Only the lines below, from the one with "COVID-19 VACCINES FOR CHILDREN" through the one with "TORONTO Public Health", are to be written out, exactly.
==== Provided data ====
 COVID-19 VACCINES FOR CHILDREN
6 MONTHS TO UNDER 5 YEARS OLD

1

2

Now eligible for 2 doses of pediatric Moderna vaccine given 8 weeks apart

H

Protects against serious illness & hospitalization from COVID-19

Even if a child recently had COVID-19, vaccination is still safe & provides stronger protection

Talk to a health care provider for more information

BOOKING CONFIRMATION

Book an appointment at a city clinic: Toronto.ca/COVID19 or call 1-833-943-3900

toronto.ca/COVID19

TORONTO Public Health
====
==== Provided data ====
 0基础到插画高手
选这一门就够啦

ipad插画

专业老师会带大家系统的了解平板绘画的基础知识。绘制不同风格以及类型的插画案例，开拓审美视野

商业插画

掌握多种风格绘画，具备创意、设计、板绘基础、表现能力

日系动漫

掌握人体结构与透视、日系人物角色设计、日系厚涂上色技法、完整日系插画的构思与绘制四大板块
====
# Exercise answer
 COVID-19 VACCINES FOR CHILDREN
6 MONTHS TO UNDER 5 YEARS OLD

1

2

Now eligible for 2 doses of pediatric Moderna vaccine given 8 weeks apart

H

Protects against serious illness & hospitalization from COVID-19

Even if a child recently had COVID-19, vaccination is still safe & provides stronger protection

Talk to a health care provider for more information

BOOKING CONFIRMATION

Book an appointment at a city clinic: Toronto.ca/COVID19 or call 1-833-943-3900

toronto.ca/COVID19

TORONTO Public Health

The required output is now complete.